玉子湘在余西的嘴唇上亲了亲,然后把余西整张脸都糊了一遍,吃吃的笑。
来人,本宫的太子妃疯了。
不就是喝个酒这孩子怎么智障成了这样。
玉子湘在余西的耳垂上轻咬,眼神闪过一丝清明,而后又变得浑浊。
和玉子湘纠缠了小半夜之后,来个人才沉沉的睡过去。
第二日的时候,斯斯文文的太子妃正在看书。
“疾风是谁?”
余西抬头问。
“我家以前养的已经死了的一只狼狗,殿下怎么会知道?”
玉子湘的脸色困惑。
余西继续低头看书,一言不发。
新年过后,春雨初霁,时间匆匆而逝,两三月便过去了。
十月怀胎的宋玉疏,在一个天气尚明媚的日子里,迎接了自己的孩子。
余西和玉子湘当是要去看看的,两个人守在门外,看着忙里忙外。的宫人,一盆盆的热水进去,又是一盆盆脏污的血水出来。

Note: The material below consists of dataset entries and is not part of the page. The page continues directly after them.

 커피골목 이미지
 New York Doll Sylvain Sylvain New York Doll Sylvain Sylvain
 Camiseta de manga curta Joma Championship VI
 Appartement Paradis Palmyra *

晴岚在房间里不停的鼓励着宋玉疏,宋玉疏脸色惨白,表情痛苦。
余西知道了是有两个孩子,已经让太医无论如何必须保住,不管用多珍贵的药。
虽然不是他们两个的孩子,玉子湘握着余西的手,颇为担忧。
林荫用尽心思的保住了三个人,宋玉疏昏迷过去,两个孩子被抱出来。
一男一女,男婴看起来很健康,小脸皱巴巴的但是可以看出十分有活力,哭声也是中气十足,另外一个女婴,就像一只病弱的小猫一样,不仅个头比她哥哥小,哭声也是细声细气的。

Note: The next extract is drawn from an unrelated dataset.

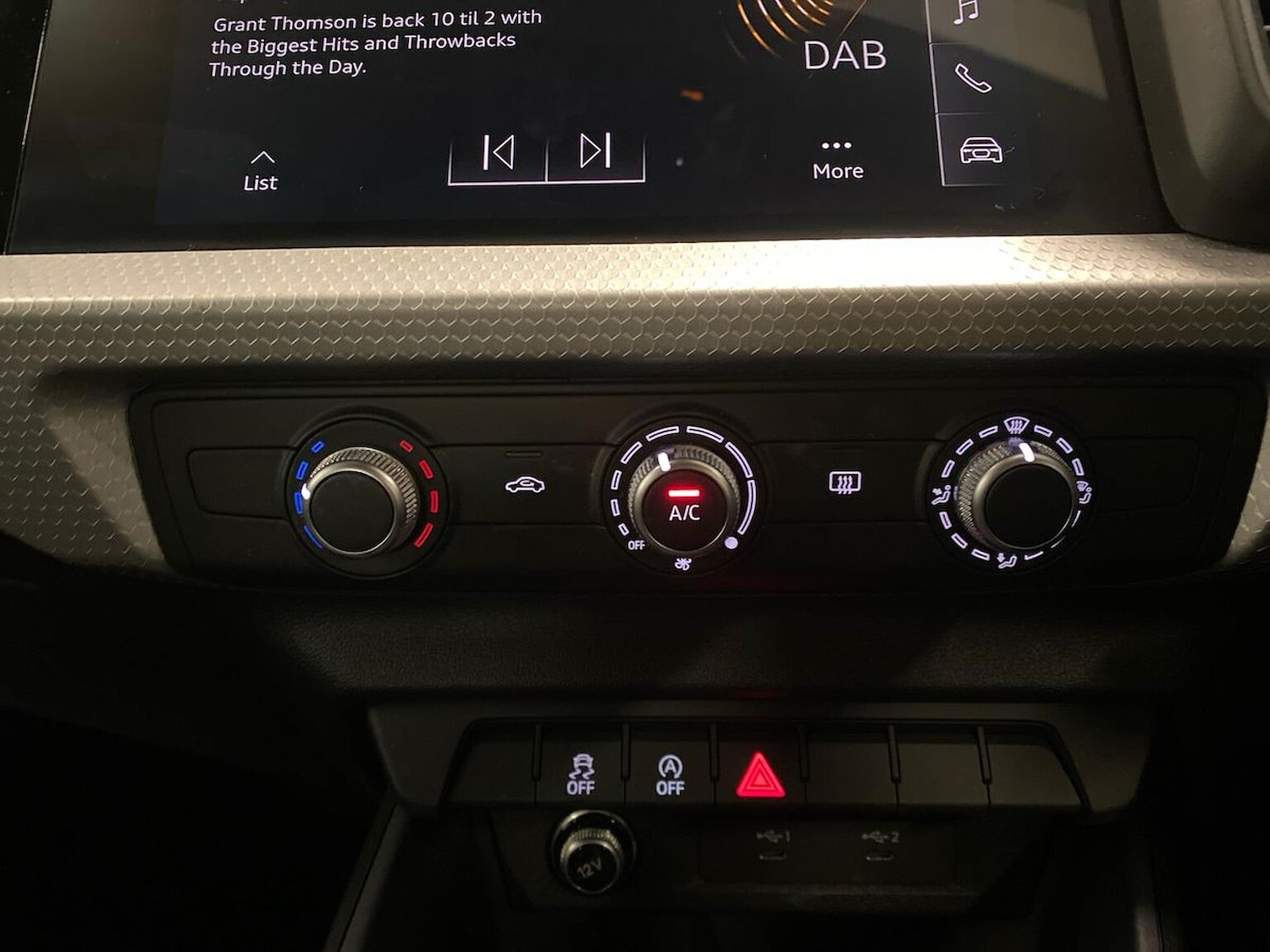 Used Audi A1 2022 for sale - 76144237: Photo 12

余西给他们两个起了名字,一个叫余亭渺,一个叫余亭音。
余西抱着那个男孩,逗弄了一下,玉子湘关切着怀里的女孩,生怕着小猫一下就没了气息,毕竟这是林荫断定可能是死婴的孩子。
余西和玉子湘抱走了两个孩子,给了宋玉疏很多赏赐。
妾室是没有资格抚养孩子的,除非是夫人不愿意养着或者是男主人下令,才有资格抚养。
宋玉疏昏睡了几天,看着自己已经扁下去的肚子发呆。
他没有看到他的孩子一眼,真是可悲。
宋玉疏只希望太子妃能够好好待他的孩子,他……他……
晴岚只当他是因为没有见到孩子而难过,安抚的摸了摸他的手。
玉涟对新来的两个孩子非常感兴趣,对总是闹腾的男孩子很烦人,比较喜欢小猫儿一样听话乖巧的女孩子。
亭音体弱多病,太医天天都要来看一遍。
恭贺余西喜得贵子人的礼物一波又一波,真心或假意。
有些人是真真高兴,对余西喜当爹表示祝贺,看着余西头顶的呼伦贝尔大草原十分开心。
人呢,总是对父子传承有一种莫名的自信感。
那个人想就算他斗不过余西,百年之后,或许坐上那皇位守着这江山了,还是他的孩子。
余西倒是不以为意的,逗弄着每天精神气都好的不行的余亭渺,感受一下养崽的感觉,余西每天也都看亭音,亲近的不行,只是女孩子需要特别细心的照顾,余西却是做不来的,只能无奈的请教玉子湘。
“她怎么哭了?”
余西抱着小小的余亭音,看着啼哭的婴儿根本没办法。